Where ‘reading round your therapeutic area’ is written from a very personal perspective, Anne Hudson Jones has written a series of academic articles on the contribution of literary narrative to medical ethics. If you would like to examine the moral and ethical issues this poses in greater detail then accessing the articles would be a pertinent place to begin [6].

Perhaps you have used this ‘tactic’ in reading round your therapeutic area? Do you have any recommendations? If so please tell…or maybe I’m just a medical writer who needs to get out more!

References:
1. Michael J. Fox. Lucky Man: A Memoir. 2003; Ebury Press; New Ed edition, UK.
2. Harvey Fierstein. Torch Song Trilogy. 1981; Gay Pr of New York, US.
3. John Diamond. C: Because Cowards Get Cancer Too. 1999; Vermilion; New Ed edition, UK.
4. John Bayley. Iris: A Memoir of Iris Murdoch. 2002; Abacus; New Ed edition, UK.
5. Kazuo Ishiguro. Never Let Me Go. 2006. Faber and Faber; New Ed edition, UK.
6. A Hudson Jones. Narrative based medicine: narrative in medical ethics.
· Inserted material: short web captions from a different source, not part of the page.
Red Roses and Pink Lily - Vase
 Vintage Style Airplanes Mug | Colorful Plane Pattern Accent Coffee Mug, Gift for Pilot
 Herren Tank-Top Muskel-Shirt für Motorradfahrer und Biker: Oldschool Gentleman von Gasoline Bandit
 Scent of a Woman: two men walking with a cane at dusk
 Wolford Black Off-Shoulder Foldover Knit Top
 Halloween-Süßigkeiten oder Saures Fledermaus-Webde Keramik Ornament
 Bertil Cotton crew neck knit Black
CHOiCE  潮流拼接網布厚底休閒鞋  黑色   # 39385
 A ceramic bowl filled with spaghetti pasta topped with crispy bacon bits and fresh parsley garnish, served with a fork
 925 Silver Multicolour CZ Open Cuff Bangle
BMJ. 1999 January 23; 318(7178): 253–256. (accessed 30 May 2014: http://www.pubmedcentral.nih.gov/articlerender.fcgi?artid=1114730).

Further reading:
A special issue of the The Lancet entitled ‘Medicine and Creativity’ published in December 2006 (vol 328) has an article by Anne Hudson Jones on the beneficial effects of writing about illness:
Jones AH. Essay Writing and healing. Lancet 2006;368:53- 54.